■ Aim
Copy out the lines below precisely, covering the stretch from the line that contains "What is the magnitude" through the line that contains "Is coffee table", and nothing else.

Lines of data

──────────

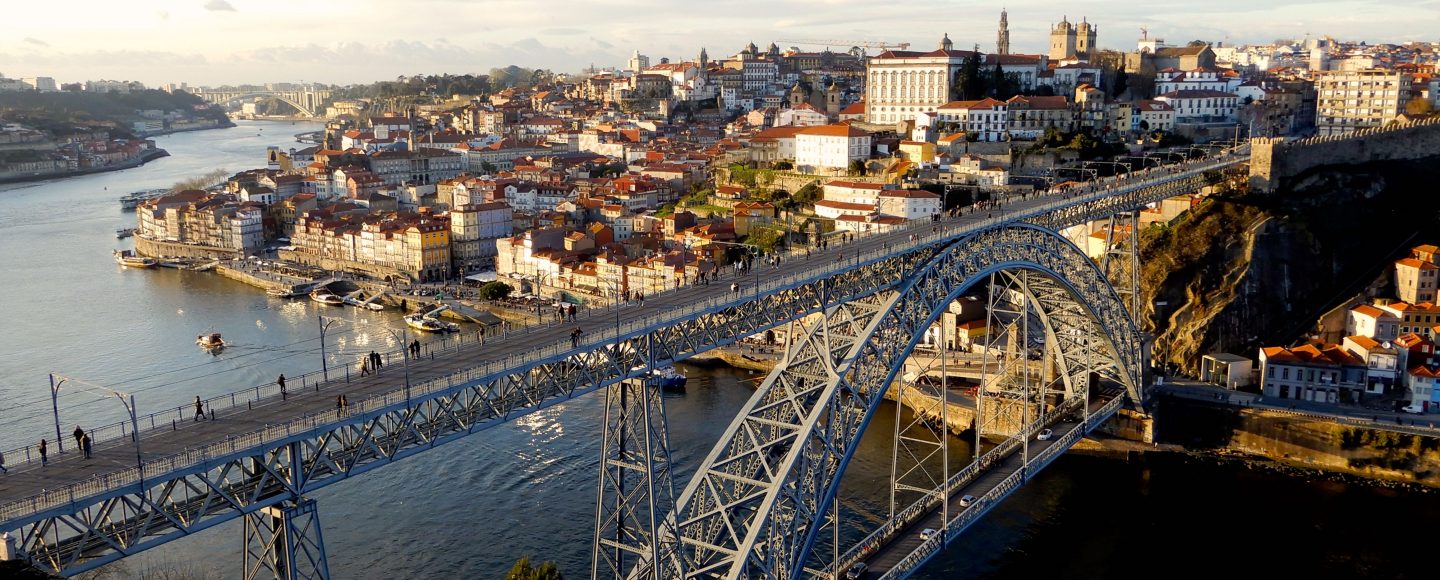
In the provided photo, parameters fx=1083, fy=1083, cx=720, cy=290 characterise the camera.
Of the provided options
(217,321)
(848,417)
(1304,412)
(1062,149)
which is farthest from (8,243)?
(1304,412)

──────────

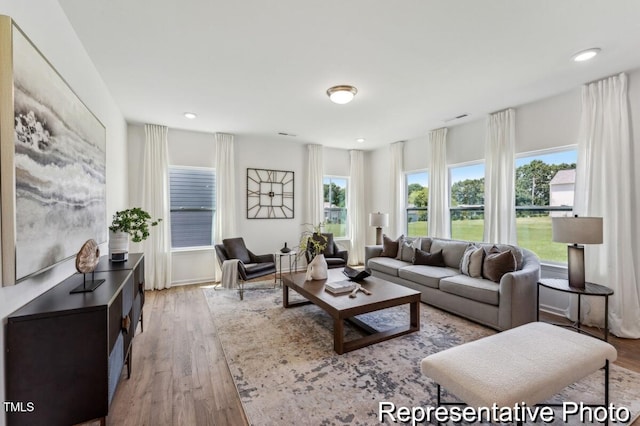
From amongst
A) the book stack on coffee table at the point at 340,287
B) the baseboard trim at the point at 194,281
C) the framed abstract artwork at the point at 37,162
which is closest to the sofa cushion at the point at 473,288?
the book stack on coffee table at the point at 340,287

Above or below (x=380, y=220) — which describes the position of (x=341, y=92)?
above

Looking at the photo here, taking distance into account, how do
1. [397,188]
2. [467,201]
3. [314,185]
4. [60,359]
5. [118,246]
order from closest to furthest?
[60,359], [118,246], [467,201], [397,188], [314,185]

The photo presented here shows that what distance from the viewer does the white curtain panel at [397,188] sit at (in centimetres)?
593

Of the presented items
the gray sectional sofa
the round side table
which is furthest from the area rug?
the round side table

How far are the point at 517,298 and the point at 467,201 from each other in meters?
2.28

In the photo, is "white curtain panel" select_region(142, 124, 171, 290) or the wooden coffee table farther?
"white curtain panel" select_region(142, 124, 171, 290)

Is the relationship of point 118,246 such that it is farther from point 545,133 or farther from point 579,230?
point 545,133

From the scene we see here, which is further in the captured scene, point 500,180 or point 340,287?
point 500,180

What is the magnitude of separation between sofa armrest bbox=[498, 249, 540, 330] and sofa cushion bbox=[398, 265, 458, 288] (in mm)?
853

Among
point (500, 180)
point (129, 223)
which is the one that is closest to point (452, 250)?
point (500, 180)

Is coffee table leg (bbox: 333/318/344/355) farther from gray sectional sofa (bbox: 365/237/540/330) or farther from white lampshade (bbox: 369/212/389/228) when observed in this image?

──────────

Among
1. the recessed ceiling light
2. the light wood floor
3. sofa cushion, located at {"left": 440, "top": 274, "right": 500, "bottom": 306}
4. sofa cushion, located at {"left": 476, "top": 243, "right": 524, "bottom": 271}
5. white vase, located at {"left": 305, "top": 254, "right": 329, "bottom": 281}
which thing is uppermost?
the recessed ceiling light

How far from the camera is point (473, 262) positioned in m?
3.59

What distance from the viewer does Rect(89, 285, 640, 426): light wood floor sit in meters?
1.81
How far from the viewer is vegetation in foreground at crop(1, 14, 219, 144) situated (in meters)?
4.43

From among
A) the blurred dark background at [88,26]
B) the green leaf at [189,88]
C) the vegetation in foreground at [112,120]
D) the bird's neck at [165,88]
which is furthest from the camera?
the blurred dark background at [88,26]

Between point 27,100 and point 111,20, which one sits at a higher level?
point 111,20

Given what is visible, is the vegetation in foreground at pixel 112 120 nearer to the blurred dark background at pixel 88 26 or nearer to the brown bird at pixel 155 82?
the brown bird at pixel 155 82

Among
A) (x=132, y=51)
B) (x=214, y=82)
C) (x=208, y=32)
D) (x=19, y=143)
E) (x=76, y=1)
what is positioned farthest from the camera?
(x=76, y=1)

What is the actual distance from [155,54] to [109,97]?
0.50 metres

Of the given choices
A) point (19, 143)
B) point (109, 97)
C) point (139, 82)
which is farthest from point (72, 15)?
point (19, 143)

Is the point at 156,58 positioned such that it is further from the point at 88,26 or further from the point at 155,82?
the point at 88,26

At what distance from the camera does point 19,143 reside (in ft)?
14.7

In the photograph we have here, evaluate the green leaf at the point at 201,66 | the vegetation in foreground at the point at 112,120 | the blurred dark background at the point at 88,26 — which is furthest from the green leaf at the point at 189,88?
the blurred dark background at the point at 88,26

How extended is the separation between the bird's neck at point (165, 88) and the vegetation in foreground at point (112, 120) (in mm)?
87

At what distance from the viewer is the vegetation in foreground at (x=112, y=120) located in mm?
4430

──────────

■ Solution
What is the magnitude of separation between sofa armrest bbox=[498, 249, 540, 330] and sofa cushion bbox=[398, 265, 458, 288] (in mm)?
853

Among
point (500, 180)
point (129, 223)
which is the one that is closest to point (452, 250)?
point (500, 180)

Is coffee table leg (bbox: 333/318/344/355) farther from gray sectional sofa (bbox: 365/237/540/330) or farther from white lampshade (bbox: 369/212/389/228) when observed in this image?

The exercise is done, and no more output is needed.